30 Dec 2020

Perfect conditions for tackling dustmites

From Summer Times, 9:20 am on 30 December 2020

Cleaning might be the last thing on your mind at this time of year, but you might be inspired to given what is lurking in the microscopic shadows.

Close up of the vacuum cleaner, focus on the brush, woman cleaning the carpet. Home, housekeeping concept

Photo: 123RF

The warm, humid conditions of a Kiwi summer is the best environment for dust mites to breed in.

These tiny, tiny creatures live and breed in our homes, and love to live in our beds, couches and pet beds.

While the dust mites themselves don’t pose a risk to us humans, the faecal material and saliva they produce does.

People with asthma and other respiratory diseases are prone to allergic reactions from the excretions dust mites produce, Rachael Pink the Global Head of Technology Development for Floorcare at Dyson tells Jesse Mulligan.

She says that’s particularly concerning for New Zealand, where one in eight adults suffer from asthma.
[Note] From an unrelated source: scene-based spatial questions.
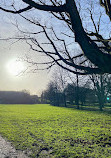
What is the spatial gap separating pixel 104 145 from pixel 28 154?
3.58 m

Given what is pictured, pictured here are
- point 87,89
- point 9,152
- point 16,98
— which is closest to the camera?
point 9,152

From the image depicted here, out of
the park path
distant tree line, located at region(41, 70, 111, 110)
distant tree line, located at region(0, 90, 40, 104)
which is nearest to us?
the park path

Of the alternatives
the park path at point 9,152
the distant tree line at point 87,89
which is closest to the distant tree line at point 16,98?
the distant tree line at point 87,89

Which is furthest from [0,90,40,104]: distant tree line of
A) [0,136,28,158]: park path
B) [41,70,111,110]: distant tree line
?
[0,136,28,158]: park path

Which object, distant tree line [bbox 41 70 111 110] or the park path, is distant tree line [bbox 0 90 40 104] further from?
the park path

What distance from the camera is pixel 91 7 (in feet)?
18.8

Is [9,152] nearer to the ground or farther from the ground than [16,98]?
nearer to the ground

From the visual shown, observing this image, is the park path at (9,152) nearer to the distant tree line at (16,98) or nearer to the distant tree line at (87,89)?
the distant tree line at (87,89)

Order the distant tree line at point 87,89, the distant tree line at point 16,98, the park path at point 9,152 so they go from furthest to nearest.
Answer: the distant tree line at point 16,98 < the distant tree line at point 87,89 < the park path at point 9,152

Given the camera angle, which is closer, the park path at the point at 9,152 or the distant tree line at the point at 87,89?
the park path at the point at 9,152

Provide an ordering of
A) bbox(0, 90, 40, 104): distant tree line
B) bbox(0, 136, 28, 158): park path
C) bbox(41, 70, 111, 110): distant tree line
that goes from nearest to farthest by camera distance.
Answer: bbox(0, 136, 28, 158): park path → bbox(41, 70, 111, 110): distant tree line → bbox(0, 90, 40, 104): distant tree line

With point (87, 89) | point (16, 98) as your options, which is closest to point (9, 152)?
point (87, 89)

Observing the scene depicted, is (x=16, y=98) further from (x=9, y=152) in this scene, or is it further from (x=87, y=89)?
(x=9, y=152)

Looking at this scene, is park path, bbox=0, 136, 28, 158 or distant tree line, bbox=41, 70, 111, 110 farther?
distant tree line, bbox=41, 70, 111, 110
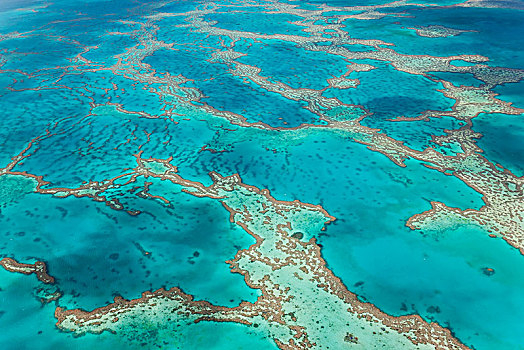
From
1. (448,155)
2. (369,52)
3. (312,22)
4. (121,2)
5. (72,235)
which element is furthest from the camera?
(121,2)

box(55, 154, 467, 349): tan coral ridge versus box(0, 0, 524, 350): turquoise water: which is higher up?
box(0, 0, 524, 350): turquoise water

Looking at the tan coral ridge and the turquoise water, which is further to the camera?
the turquoise water

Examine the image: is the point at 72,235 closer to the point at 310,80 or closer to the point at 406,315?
the point at 406,315

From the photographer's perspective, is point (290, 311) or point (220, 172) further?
point (220, 172)

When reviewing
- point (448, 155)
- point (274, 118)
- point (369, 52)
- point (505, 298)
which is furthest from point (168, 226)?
point (369, 52)

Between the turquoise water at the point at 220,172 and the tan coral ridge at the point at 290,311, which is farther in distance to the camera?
the turquoise water at the point at 220,172

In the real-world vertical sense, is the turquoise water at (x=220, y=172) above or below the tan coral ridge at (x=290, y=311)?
above

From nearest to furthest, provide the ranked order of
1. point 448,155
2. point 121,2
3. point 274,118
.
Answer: point 448,155 → point 274,118 → point 121,2

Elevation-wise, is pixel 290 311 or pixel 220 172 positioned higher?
pixel 220 172
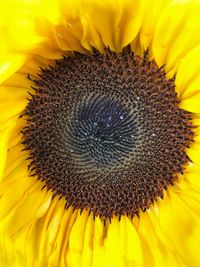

New Zealand also has one of the highest rates of child asthma in the developed world, she says.

Fuelling these tiny arachnids is the skin we and our pets shed.

“We can produce up to 28 grams of skin per week that we shed in our homes, it’s about the size of a bag of crisps, so it’s quite a lot,” Pink says.

“One of the key things that you can do is you can take this food source away from them, so by regularly vacuuming and cleaning your home, particularly the areas the dust mites like to live, you can starve them of that food source.”

The best way to do that, the vacuum spokesperson says, is, you guessed it - vacuum.

But that does not just mean the carpet and floors - couches and mattresses, where we spend up to a third of our lives living, also need a thorough clean, she says.

And Pink has a few tips on how to vacuum your bed.

“I suggest that you strip the sheet and vacuum the mattress, but you could vacuum through that.

“The really important thing when you are vacuuming that mattress is to try and vacuum it with a tool that’s dedicated for that mattress and make sure that you vacuum both sides. What you need is a machine that’s got really powerful suction so that you can really suck the dust mites and all of the skin cells out of the mattress, and make sure that you’ve got a machine that’s got really good filtration, because if you’re vacuuming all those dust mites and skin cells back up, not capturing it in that vacuum, you are just expelling it back into the air.”

House dust mite (Dermatophagoides pteronyssinus).

Scale : mite length = 0.3 mm

Technical settings : 
 - focus stack of 42 images
 - microscope objective (Nikon M Plan 20x 210/0.4 ELWD) on bellow

What a dust mite looks like. Photo: Wikimedia Commons

Pink suggests vacuuming two to three times a week, she herself does so three to four times, but she understands not everyone may be as determined to get the vacuum cleaner out as much as she does.

But she explains that summer time is precisely the right time to be doing it.

“That’s when dust mites breed exponentially and grow.

“A dust mite in dust mite breeding season live anywhere between 65-100 days and in that time, they can produce anywhere between 60-100 eggs, so they really are breeding exponentially, and each dust mite produces about 2000 faecal pellets, so producing lots of that really horrible allergen material and thriving at the moment in your summer.”